* _PROVIDED DATA_

=== Section Start ===

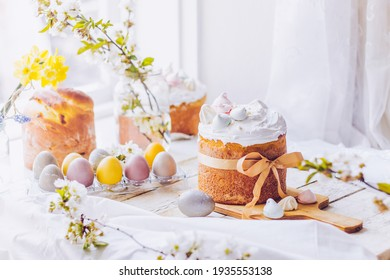 Traditional ukrainian easter cake with white swiss meringue. New cruffin cake trend 2021. Spring cherry blossom and colorful painted eggs. Person decorates cake with hand. Free copy space. - Shutterstock ID 1935553138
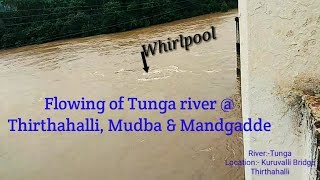Tunga river when heavy rainfall & it reaches alarming level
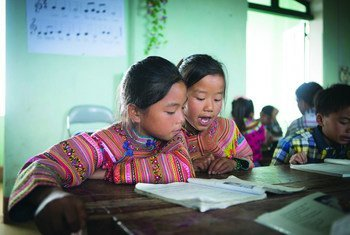 Two 5th graders do their assignment during class at PS La Pan Tan in Viet Nam.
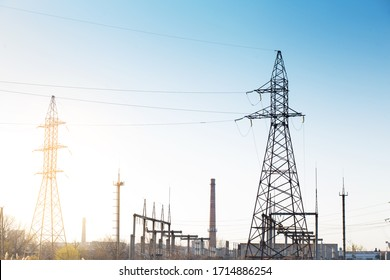Electrical substation with wires and poles during sunset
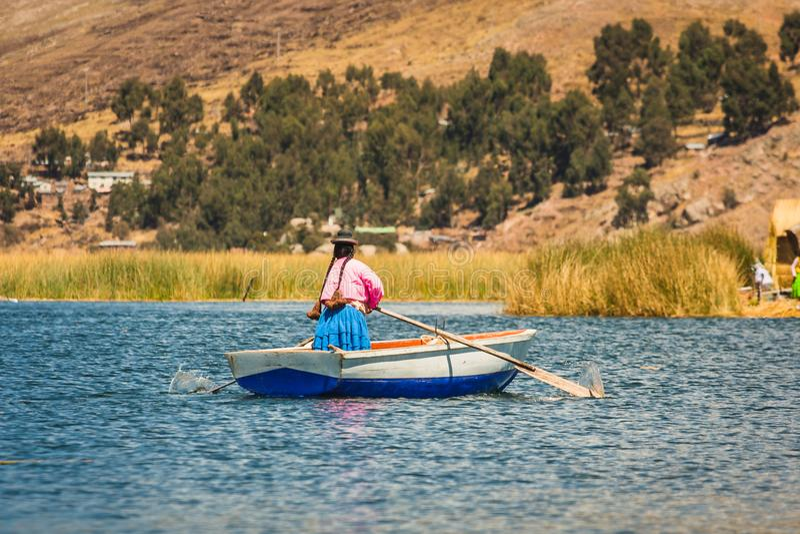 Vrouw die op een boot, Uros-eiland, Titicaca-Meer, Peru roeien royalty-vrije stock afbeeldingen
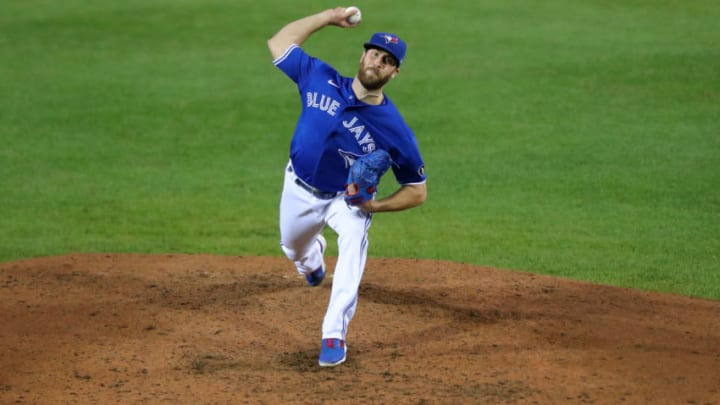 """BUFFALO, NY - SEPTEMBER 24: Anthony Bass #52 of the Toronto Blue Jays throws a pitch against the New York Yankees at Sahlen Field on September 24, 2020 in Buffalo, New York. The Blue Jays are the home team due to the Canadian government""""u2019s policy on COVID-19, which prevents them from playing in their home stadium in Canada. Blue Jays beat the Yankees 4 to 1. (Photo by Timothy T Ludwig/Getty Images)"""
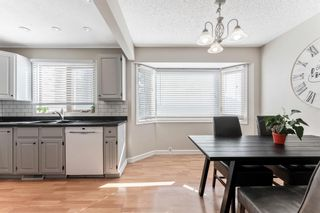 Photo 15: 108 Glamis Terrace SW in Calgary: Glamorgan Row/Townhouse for sale : MLS®# A1070053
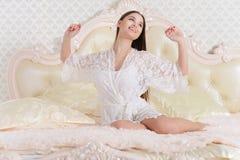 Portrait of beautiful young woman awaking on soft beige bed at morning. Beautiful young woman awaking on soft beige bed at morning royalty free stock photography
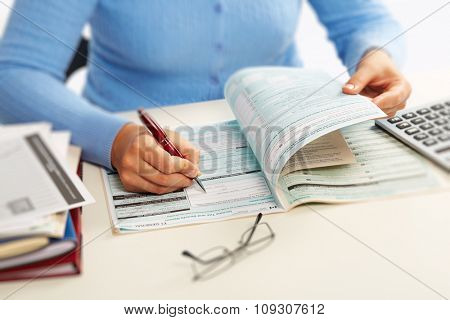 Hand with a pen writing. Accounting and finance background.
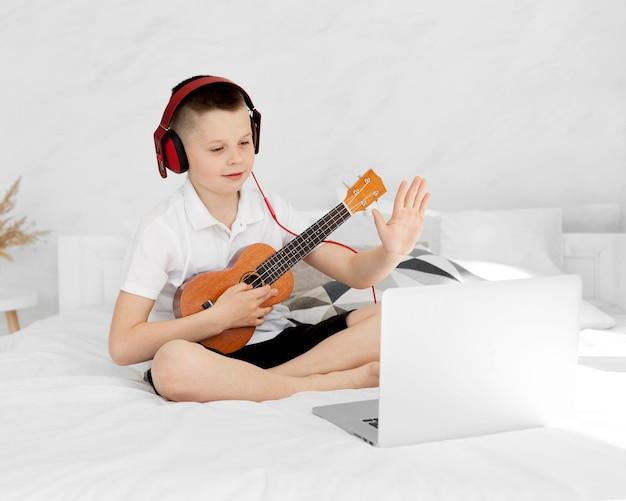 Мальчик с наушниками играет на гавайской гитаре и учится онлайн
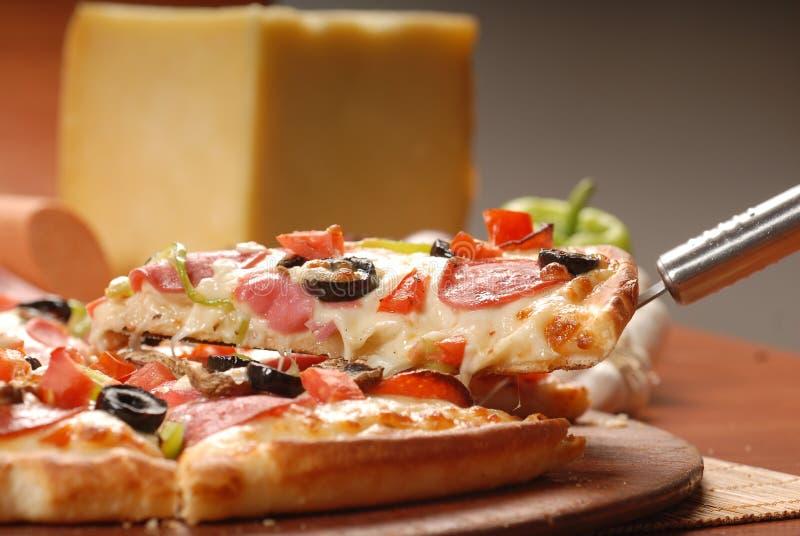 Gor?cy pizza plasterek z roztapiaj?cym serem na nieociosanym drewnianym stole fotografia stock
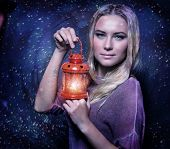 Closeup portrait of cute blond female holding in hands red antique lantern, festive starry night, Christmas celebration concept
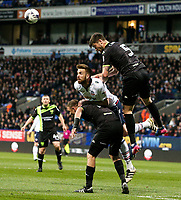Bolton Wanderers' Mark Beevers jumps for a header with Bury's Cameron Burgess and Tom Pope<br /> <br /> Photographer Alex Dodd/CameraSport<br /> <br /> The EFL Sky Bet League One - Bolton Wanderers v Bury - Tuesday 18th April 2017 - Macron Stadium - Bolton<br /> <br /> World Copyright &copy; 2017 CameraSport. All rights reserved. 43 Linden Ave. Countesthorpe. Leicester. England. LE8 5PG - Tel: +44 (0) 116 277 4147 - admin@camerasport.com - www.camerasport.com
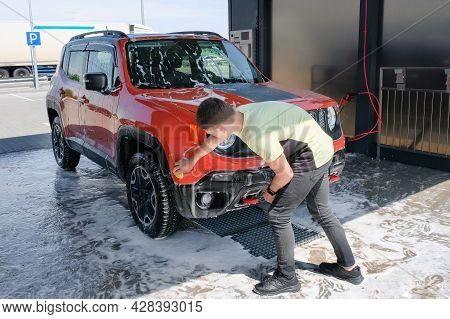 The Teenager Washes The Car Outdoors. Car In Foam, Manual Car Wash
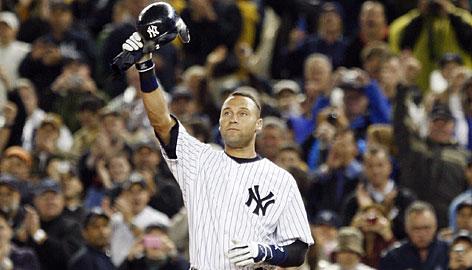 New York Yankee Derek Jeter waves to the crowd at Yankee stadium.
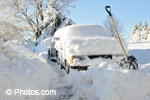 © Photos.com. Trucks buried in snow.  February storm recorded heavy snowfall in Quebec and Atlantic Canada.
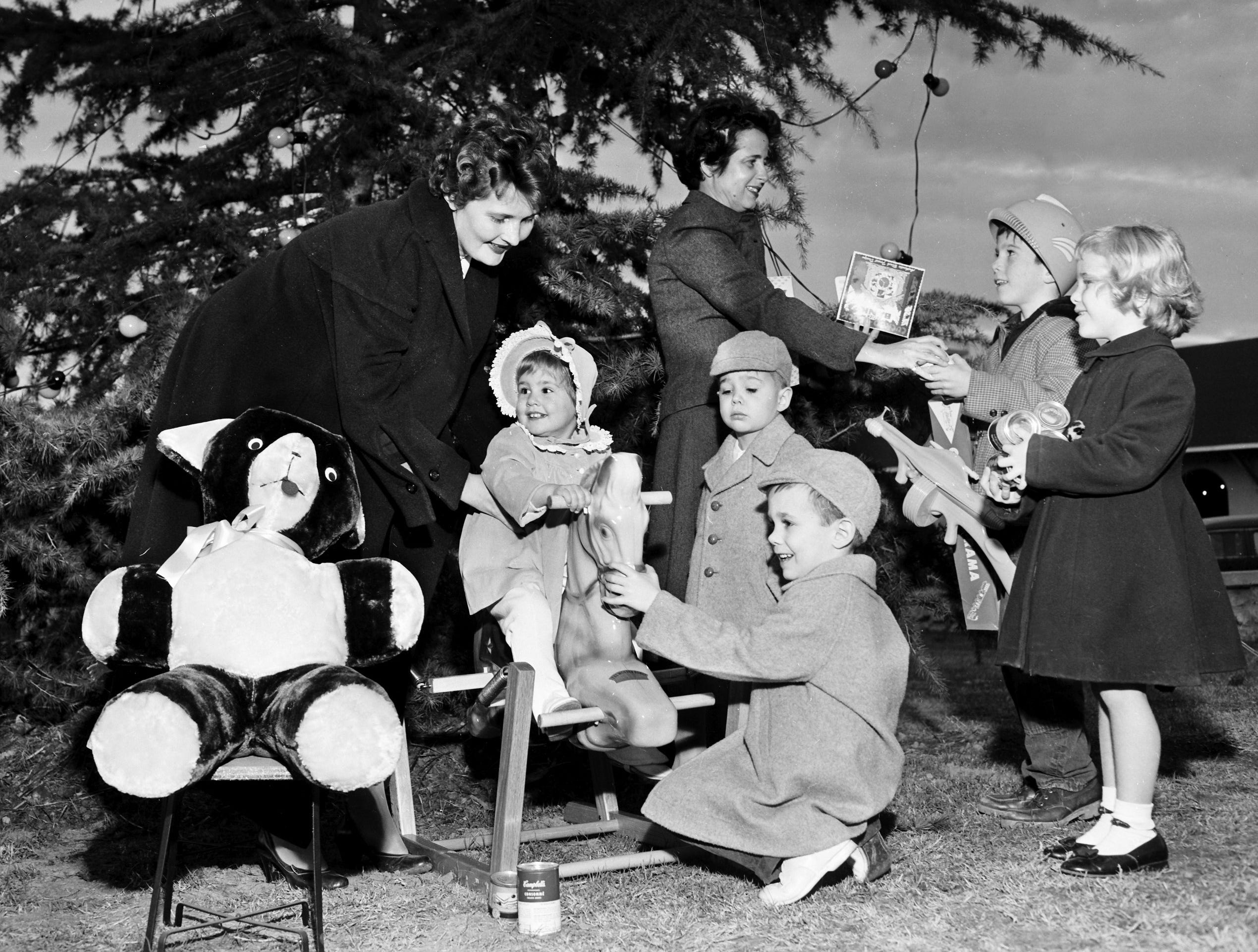 Several children visited Thomas A. Edison Park at Madison and Lauderdale on 18 Dec 1954, including (From Left) Virginia Campbell, Snowden Todd, Hardy Todd III, Frank Crump III and Roder Crump.  They were there to see the Children's Christmas Tree, which was to be dedicated the following day.  The children were accompanied by Mrs. George Campbell (Left) and Mrs. Frank Crump Jr., president of the Junior League of Memphis Garden Club, sponsor of the tree.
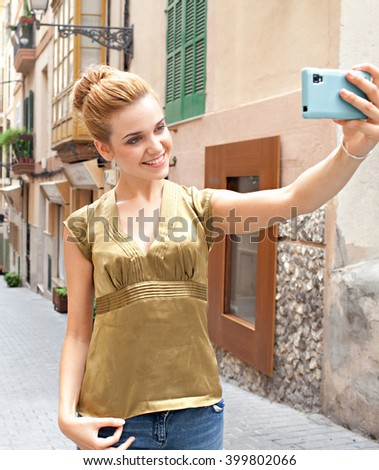 Portrait of a young beautiful tourist woman holding up using smart phone to take selfies in picturesque street on holiday, smiling and posing outdoors. Girl using technology networking, city exterior.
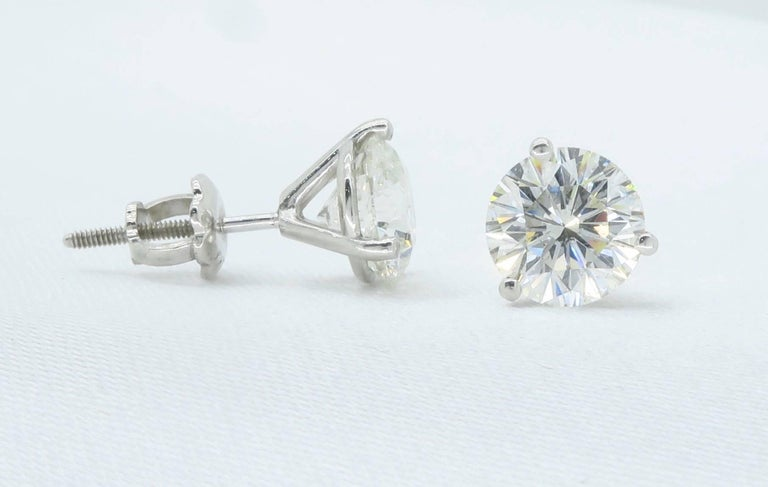 This Beautiful Pair Of Leo Diamond Earrings Feature One 1 10ct Round With G H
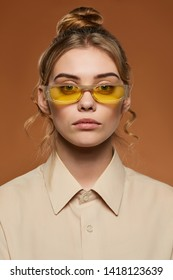 Cropped front view shot of blonde lady, wearing shirt. The girl with bun and wavy hair locks in yellow rectangle sunglasses with toreutics on the rim, is looking at camera against sandy background.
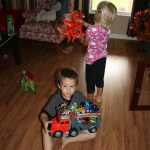 Playing with Fisher-Price Rev 'n Go Stunt Hauler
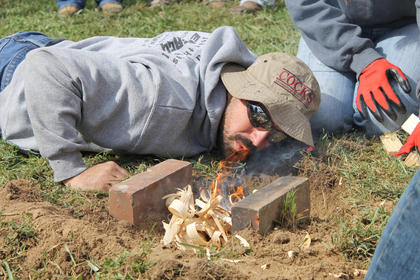 Tyler Adams of Upton Gang blew hard on his fire during the water boil, but Dean's Gang eventually won the event.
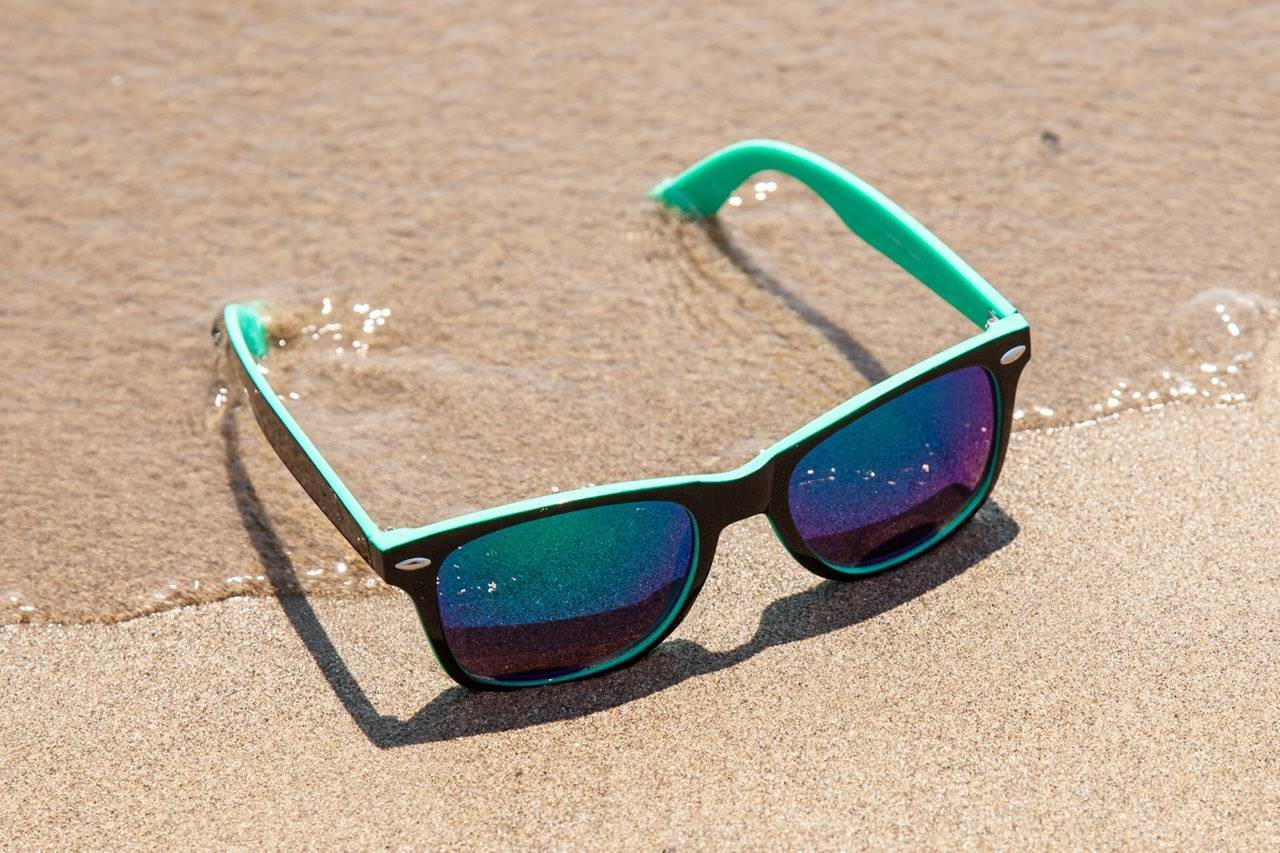 blue sunglasses sandy beach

=== Section End ===

* _THE TASK_
Make an exact copy of the lines from the top of the material through the line with "Tunga river when", pictures excluded.

* _WRITTEN SOLUTION_
 Traditional ukrainian easter cake with white swiss meringue. New cruffin cake trend 2021. Spring cherry blossom and colorful painted eggs. Person decorates cake with hand. Free copy space. - Shutterstock ID 1935553138
Tunga river when heavy rainfall & it reaches alarming level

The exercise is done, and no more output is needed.